**ESTRATTO FORNITO**
'''
Con le prime elezioni libere del dopoguerra, che a Treviso si svolsero il 31 marzo 1946, Guido Benvenuto venne eletto consigliere comunale per il PCI (quinquennio 1946-1951).
Fino alla fine rimase fedele al partito, che non mancò di ricompensarlo con un viaggio a Mosca e uno anche a Roma, assieme alla moglie.


Guido Benvenuto nel 1946, candidato ed eletto
per il PCI nelle prime elezioni democratiche dopo
la Liberazione; Treviso, 31 marzo 1946.
(Il Lavoratore, Settimanale della federazione trevigiana del PCI)

Bruno Marton, sindaco di Treviso (1965-1975, DC), consegna una
medaglia d'oro all'ex consigliere comunale del PCI Guido Benvenuto.
(Archivio privato Lucia Benvenuto)

La famiglia Benvenuto -
Amelia Pessotto e Guido Benvenuto a Roma. Al centro, Luciano Cappellotto (1927-1982),
partigiano, funzionario del PCI e a lungo sindacalista: dapprima con i tessili CGIL, poi con
la Federmezzadri di Treviso e dal 1977 presidente della neonata Confederazione Italiana
Agricoltori - CIA. (Informazioni del figlio Otello, a mezzo Diego Agnoletto). 
(Foto: Archivio privato Lucia Benvenuto)

Morirà poco più che settantenne, di infarto.
Meritano essere ricordate le considerazioni della figlia sulla sua morte.
«Era qua in casa e diceva “questo braccio, questo braccio che mi dà fastidio”. Telefoniamo al dottore e ci dice di andare in pronto soccorso. Siamo andati io e mio marito a portarlo. Siamo andati all’ospedale, c’era ancora il pronto soccorso vecchio [a Ca’ Foncello].
'''
**QUESITI**
1. Elenca tutte le organizzazioni, cioè partiti, sindacati e associazioni, nominate nel testo su Guido Benvenuto.
2. Rispondi alle seguenti domande sul testo su Guido Benvenuto.
(a) In che data si svolsero a Treviso le prime elezioni libere del dopoguerra?
(b) Quale carica ricoprì Bruno Marton e in quali anni?
(c) Da quale anno Luciano Cappellotto fu presidente della Confederazione Italiana Agricoltori?
I dati non servono per risolvere i quesiti.

**DATI**
'''
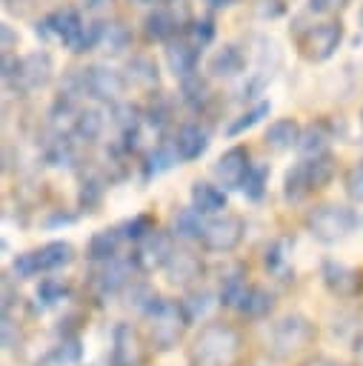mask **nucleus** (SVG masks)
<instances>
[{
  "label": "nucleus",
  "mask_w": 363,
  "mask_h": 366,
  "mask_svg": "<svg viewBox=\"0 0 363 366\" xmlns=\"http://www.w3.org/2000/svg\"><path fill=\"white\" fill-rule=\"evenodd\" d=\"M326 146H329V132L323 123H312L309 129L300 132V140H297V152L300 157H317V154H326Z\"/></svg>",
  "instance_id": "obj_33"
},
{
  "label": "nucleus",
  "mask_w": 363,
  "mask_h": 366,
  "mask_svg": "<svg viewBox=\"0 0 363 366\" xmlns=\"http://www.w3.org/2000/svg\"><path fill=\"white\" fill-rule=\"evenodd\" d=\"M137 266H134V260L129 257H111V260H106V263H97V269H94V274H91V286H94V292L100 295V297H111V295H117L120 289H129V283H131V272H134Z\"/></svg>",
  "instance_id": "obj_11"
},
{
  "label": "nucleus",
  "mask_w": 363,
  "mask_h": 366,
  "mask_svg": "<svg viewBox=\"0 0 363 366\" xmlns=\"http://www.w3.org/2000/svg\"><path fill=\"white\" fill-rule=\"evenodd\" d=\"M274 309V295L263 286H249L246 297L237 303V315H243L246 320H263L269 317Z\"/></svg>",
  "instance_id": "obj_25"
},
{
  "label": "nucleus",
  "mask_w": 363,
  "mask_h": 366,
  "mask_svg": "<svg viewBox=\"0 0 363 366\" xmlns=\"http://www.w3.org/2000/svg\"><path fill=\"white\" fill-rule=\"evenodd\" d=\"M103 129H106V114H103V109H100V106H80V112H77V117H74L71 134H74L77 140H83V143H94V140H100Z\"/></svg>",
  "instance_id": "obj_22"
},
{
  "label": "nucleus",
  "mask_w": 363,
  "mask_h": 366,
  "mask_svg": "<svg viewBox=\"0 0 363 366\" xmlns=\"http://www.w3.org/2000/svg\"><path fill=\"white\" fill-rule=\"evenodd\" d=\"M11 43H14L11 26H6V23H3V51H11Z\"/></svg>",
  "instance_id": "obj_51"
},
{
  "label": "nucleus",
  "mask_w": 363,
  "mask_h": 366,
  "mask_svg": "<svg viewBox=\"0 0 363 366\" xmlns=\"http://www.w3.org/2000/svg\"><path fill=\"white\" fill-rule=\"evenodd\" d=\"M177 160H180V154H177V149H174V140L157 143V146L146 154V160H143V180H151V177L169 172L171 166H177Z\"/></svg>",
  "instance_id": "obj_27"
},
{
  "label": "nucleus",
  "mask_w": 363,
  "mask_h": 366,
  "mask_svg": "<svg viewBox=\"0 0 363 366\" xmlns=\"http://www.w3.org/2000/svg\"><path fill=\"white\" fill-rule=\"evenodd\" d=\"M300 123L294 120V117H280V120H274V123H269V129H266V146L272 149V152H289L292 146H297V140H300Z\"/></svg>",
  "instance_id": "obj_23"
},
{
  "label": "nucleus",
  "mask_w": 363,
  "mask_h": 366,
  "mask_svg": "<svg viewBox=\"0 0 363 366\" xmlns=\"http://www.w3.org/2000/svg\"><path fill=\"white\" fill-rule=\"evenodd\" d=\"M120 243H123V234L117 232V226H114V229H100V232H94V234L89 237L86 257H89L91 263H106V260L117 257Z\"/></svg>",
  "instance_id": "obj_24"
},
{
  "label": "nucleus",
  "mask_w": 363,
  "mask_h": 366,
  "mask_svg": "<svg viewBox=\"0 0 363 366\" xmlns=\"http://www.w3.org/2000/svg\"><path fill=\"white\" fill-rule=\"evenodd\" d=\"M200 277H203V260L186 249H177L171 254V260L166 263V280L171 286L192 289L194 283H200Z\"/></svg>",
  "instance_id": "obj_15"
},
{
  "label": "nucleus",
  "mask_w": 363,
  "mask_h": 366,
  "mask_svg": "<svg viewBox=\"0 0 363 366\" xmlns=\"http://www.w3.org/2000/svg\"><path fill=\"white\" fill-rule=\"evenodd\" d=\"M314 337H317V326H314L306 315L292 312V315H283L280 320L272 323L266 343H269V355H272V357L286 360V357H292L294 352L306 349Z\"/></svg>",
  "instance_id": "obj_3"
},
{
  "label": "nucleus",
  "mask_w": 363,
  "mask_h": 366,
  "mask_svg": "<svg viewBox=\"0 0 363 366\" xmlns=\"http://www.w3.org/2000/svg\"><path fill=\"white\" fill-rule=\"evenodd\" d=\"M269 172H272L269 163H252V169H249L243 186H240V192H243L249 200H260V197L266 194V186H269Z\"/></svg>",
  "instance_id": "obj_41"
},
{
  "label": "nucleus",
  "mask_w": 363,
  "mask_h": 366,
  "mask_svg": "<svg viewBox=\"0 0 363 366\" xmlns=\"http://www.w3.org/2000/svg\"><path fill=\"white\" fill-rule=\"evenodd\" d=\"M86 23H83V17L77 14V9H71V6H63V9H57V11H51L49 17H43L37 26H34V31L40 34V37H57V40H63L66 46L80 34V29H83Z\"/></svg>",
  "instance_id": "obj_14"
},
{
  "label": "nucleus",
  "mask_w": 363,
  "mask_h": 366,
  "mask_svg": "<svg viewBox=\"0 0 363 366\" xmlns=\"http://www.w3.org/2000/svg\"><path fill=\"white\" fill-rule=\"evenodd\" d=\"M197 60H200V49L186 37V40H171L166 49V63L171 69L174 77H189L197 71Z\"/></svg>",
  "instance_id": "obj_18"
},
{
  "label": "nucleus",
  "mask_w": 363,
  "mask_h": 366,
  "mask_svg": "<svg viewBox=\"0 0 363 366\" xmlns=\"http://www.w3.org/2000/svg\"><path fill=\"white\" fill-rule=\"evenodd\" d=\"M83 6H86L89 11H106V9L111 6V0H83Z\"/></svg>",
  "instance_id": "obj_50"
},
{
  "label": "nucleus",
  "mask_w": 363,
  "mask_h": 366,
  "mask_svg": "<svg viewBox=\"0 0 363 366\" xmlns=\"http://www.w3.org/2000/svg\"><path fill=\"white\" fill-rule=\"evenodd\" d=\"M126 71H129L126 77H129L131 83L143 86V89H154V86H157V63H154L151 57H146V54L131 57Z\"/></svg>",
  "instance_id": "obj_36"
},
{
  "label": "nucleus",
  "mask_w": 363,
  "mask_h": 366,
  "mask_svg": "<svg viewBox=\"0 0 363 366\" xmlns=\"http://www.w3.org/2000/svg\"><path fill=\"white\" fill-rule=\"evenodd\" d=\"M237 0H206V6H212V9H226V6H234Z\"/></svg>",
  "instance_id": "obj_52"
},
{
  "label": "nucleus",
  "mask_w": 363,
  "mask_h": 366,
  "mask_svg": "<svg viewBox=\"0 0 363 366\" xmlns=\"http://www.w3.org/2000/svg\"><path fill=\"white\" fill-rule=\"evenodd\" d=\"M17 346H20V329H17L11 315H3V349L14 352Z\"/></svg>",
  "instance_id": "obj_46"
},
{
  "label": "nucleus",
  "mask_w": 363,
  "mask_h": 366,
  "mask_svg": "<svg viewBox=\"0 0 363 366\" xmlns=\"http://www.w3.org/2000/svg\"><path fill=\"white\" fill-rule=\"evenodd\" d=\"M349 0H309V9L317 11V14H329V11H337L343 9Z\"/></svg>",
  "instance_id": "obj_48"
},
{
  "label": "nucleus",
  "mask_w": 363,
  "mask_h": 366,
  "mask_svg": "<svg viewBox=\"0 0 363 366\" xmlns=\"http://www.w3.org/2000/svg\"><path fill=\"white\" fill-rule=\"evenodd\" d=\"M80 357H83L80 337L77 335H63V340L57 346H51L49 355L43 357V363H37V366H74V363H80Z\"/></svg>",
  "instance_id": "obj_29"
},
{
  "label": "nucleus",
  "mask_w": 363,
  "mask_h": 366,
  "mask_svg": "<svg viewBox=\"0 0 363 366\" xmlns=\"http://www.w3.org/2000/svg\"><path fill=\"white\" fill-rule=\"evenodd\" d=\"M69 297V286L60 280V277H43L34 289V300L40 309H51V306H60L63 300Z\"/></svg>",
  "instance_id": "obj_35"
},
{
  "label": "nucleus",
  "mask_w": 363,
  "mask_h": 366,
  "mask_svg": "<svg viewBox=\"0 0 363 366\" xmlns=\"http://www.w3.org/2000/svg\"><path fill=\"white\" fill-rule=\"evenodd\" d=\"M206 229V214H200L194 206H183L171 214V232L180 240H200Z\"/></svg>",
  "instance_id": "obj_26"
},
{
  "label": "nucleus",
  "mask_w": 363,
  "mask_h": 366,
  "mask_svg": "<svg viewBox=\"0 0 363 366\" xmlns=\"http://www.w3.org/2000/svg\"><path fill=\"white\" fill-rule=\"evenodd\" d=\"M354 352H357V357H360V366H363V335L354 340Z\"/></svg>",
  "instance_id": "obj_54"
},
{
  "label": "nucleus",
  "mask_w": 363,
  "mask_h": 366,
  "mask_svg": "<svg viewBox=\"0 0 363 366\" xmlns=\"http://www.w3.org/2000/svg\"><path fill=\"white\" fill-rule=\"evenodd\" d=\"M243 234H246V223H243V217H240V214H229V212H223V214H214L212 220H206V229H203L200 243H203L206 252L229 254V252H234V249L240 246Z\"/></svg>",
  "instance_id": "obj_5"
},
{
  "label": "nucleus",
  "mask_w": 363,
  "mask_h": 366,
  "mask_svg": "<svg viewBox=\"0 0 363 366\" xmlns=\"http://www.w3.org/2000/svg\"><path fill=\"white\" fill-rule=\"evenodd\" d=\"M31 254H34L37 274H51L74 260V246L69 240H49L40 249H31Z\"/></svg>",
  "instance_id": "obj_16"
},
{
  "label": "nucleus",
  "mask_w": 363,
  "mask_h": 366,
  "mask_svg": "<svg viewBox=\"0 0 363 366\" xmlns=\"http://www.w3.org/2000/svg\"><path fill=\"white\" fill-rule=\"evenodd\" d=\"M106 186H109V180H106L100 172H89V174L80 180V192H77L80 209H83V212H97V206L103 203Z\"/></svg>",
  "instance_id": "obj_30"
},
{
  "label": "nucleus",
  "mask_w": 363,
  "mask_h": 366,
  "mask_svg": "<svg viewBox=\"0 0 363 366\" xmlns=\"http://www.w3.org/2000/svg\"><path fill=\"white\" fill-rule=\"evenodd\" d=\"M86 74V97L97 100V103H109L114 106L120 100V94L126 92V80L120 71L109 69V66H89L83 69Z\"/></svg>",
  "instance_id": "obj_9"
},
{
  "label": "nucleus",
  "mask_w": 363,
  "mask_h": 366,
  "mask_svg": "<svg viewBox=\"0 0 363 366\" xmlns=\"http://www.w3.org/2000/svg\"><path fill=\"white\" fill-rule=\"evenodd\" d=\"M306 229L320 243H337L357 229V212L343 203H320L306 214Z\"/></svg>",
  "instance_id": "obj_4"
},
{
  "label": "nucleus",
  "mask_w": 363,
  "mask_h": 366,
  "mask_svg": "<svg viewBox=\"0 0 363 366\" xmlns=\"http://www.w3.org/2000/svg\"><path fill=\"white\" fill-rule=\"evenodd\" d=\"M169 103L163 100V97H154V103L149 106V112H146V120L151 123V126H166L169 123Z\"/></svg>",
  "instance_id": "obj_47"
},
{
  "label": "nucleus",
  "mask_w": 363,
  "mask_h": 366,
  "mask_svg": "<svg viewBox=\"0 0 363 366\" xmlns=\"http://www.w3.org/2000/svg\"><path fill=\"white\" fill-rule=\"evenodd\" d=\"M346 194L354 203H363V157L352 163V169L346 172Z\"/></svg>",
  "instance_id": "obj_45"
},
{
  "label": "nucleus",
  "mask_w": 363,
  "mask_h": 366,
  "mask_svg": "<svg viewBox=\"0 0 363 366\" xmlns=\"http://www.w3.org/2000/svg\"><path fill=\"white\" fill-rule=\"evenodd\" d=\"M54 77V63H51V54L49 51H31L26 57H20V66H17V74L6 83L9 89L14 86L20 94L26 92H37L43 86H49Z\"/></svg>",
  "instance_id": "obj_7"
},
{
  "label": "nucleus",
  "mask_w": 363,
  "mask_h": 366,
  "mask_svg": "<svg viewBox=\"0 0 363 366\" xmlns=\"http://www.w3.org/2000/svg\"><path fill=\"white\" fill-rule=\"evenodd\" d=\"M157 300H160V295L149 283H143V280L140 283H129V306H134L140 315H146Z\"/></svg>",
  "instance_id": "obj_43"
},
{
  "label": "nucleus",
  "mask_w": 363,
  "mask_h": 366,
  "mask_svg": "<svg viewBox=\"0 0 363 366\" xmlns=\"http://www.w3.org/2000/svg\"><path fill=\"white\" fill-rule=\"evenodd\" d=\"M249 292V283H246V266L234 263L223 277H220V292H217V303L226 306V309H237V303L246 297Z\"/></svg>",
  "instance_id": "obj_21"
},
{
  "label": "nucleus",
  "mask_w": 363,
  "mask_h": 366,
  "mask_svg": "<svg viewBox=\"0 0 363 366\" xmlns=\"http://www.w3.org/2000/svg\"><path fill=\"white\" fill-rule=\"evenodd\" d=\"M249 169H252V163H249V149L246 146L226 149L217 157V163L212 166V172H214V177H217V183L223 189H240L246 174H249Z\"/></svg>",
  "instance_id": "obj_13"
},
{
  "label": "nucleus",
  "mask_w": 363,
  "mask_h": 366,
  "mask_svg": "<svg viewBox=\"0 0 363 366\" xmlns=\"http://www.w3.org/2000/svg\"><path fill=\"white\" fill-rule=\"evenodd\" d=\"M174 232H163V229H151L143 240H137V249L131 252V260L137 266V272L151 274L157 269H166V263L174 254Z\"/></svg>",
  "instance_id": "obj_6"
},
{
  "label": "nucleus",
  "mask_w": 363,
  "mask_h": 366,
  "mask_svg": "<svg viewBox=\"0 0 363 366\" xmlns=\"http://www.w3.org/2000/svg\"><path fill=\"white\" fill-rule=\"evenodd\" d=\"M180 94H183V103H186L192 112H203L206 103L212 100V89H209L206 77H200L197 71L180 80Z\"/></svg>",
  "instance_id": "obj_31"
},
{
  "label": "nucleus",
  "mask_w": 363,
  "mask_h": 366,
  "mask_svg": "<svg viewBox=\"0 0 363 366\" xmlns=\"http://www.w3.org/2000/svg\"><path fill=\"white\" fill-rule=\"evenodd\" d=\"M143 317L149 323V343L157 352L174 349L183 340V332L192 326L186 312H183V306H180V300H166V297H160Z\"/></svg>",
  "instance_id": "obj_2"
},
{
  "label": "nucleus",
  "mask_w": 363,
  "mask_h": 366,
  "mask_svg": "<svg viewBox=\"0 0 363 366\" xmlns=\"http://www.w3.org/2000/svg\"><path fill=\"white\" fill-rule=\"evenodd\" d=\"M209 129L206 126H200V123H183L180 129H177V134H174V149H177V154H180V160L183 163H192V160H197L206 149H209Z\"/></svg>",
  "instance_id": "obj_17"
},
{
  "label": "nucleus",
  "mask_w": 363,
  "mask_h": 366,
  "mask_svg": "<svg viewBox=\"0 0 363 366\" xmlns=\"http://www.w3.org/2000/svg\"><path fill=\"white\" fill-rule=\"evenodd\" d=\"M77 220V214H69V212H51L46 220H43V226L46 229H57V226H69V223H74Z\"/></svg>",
'''
**RISPOSTE AI QUESITI**
1.
PCI
DC
CGIL
Federmezzadri di Treviso
Confederazione Italiana Agricoltori - CIA

2.
(a) Il 31 marzo 1946.
(b) Fu sindaco di Treviso dal 1965 al 1975.
(c) Dal 1977.